**PROVIDED DATA**
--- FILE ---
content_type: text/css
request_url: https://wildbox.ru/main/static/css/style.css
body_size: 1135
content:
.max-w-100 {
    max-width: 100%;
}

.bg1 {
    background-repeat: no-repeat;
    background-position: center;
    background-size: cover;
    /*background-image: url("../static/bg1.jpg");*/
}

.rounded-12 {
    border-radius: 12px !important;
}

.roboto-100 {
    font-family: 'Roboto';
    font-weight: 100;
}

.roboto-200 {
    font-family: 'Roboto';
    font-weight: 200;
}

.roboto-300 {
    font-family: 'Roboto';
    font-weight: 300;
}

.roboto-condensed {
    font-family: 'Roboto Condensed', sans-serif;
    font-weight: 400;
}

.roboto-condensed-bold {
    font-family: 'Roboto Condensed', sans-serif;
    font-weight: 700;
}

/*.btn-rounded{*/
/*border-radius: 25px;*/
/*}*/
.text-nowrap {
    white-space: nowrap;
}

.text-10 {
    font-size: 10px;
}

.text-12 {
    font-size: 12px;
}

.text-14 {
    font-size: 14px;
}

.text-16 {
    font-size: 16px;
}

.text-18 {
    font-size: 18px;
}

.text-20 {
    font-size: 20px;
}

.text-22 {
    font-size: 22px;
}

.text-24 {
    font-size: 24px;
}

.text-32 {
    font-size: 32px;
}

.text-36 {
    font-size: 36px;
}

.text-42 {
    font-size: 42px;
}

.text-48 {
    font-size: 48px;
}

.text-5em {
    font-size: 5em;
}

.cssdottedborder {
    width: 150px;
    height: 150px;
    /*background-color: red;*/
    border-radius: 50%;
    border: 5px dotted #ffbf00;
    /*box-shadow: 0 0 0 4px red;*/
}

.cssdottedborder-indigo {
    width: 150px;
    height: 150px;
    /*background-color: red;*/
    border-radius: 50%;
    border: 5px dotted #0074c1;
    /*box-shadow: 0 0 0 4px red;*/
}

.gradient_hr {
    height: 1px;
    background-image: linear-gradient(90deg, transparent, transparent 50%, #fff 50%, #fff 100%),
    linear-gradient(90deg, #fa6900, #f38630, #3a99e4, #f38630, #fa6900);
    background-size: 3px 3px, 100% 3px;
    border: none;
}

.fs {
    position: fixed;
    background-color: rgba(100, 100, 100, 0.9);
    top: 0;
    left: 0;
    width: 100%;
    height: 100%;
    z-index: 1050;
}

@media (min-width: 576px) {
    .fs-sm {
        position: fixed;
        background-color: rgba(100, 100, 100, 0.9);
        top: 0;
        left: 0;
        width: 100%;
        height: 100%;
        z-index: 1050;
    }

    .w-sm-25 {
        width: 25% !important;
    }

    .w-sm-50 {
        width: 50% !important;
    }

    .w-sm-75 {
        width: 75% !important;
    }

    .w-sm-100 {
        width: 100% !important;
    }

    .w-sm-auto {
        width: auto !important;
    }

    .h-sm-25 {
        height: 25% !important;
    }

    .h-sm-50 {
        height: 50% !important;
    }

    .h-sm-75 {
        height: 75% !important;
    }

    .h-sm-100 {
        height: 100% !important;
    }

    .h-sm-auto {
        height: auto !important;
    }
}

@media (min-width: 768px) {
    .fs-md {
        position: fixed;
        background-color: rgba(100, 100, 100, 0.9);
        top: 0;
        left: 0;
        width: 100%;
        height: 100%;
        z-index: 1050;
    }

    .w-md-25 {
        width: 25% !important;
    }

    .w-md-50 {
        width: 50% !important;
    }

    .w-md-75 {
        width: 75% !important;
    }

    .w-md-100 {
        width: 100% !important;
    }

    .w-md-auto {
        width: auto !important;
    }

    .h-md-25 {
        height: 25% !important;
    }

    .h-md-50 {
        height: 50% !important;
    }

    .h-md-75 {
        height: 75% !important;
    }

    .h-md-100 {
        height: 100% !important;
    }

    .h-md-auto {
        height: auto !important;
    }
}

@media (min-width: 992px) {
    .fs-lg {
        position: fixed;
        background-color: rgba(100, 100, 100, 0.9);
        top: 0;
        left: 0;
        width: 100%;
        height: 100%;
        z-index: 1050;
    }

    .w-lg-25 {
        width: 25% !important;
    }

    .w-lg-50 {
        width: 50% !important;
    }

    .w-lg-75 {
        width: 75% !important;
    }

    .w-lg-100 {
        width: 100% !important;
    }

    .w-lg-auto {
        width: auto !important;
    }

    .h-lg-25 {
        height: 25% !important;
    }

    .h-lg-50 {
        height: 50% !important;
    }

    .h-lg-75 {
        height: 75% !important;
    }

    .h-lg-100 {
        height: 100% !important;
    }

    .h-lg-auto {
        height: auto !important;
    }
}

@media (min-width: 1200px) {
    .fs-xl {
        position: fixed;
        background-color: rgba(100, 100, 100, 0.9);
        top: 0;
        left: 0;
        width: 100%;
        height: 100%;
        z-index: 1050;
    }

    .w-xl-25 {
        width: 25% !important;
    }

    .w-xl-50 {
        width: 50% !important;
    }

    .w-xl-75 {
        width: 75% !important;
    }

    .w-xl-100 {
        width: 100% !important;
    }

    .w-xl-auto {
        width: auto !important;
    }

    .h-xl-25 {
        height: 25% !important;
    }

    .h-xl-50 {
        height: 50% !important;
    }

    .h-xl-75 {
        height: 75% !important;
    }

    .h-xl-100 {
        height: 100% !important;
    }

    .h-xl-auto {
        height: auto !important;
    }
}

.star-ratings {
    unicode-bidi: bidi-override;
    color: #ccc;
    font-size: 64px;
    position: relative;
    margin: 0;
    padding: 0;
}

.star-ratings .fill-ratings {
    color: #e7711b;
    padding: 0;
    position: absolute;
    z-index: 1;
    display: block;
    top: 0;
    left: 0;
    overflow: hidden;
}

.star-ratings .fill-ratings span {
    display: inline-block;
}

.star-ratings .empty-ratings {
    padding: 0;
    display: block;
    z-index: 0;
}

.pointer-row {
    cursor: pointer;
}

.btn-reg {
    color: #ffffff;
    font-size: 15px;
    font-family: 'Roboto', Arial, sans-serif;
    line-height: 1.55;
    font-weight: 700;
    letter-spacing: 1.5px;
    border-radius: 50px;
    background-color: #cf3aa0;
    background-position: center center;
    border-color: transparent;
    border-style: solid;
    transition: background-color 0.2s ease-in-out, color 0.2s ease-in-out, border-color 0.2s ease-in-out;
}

**TASK DIRECTIONS**
Take from the material above every line that includes the word "weight".

**YOUR SOLUTION**
    font-weight: 100;
    font-weight: 200;
    font-weight: 300;
    font-weight: 400;
    font-weight: 700;
    font-weight: 700;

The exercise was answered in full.